- _Tasks and exercises_:
- a) In the passage below on IRS withholding for Non-U.S. Holders, what percentage of distributions attributable to gain from the sale or exchange of U.S. real property interests must be withheld?
- b) Please go on with the passage below on IRS withholding for Non-U.S. Holders, picking up after its final sentence.
(Beginning of Source document)
We will be required to withhold and remit to the IRS 21% of any distributions to Non-U.S. Holders attributable to gain from our sale or exchange of U.S. real property interests. Under longstanding regulations we may also be required to withhold and remit to the IRS 21% of any distributions to Non-U.S. Holders that are, or, if greater, could have been, designated as capital gain dividends. Distributions can be designated as capital gains to the extent of our net capital gain for the taxable year of the distribution. The amount withheld, which for individual Non-U.S. Holders may substantially exceed the actual tax liability, is creditable against the Non-U.S. Holder’s U.S. federal income tax liability and is refundable to the extent such amount exceeds the Non-U.S. Holder’s actual U.S. federal income tax liability, and the Non-U.S. Holder timely files an appropriate claim for refund.
(End of Source document)
(Beginning of Stored data)
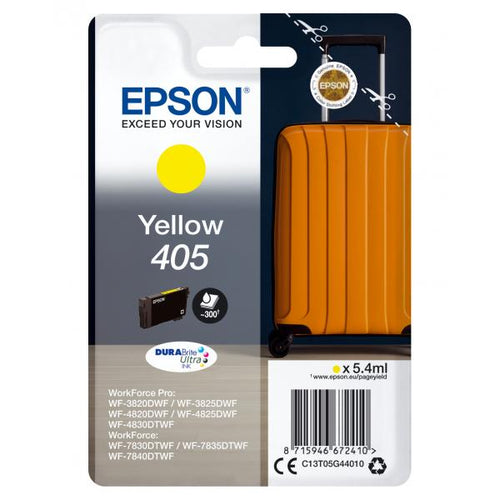 CARTUCCIA EPSON 405 GIALLO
(End of Stored data)
- _Exercise answers_:
- a) 21%

- b)
Distributions by us to a “qualified foreign pension fund,” within the meaning of Section 897(l) of the Code (“Qualified Foreign Pension Fund”), or any entity all of the interests of which are held by a Qualified Foreign Pension Fund, is exempt from FIRPTA, but may nonetheless be subject to U.S. federal dividend withholding tax unless an applicable tax treaty or Section 892 of the Code provides an exemption from such dividend withholding tax. Non-U.S. Holders who are Qualified Foreign Pension Funds should consult their tax advisors regarding the application of these rules.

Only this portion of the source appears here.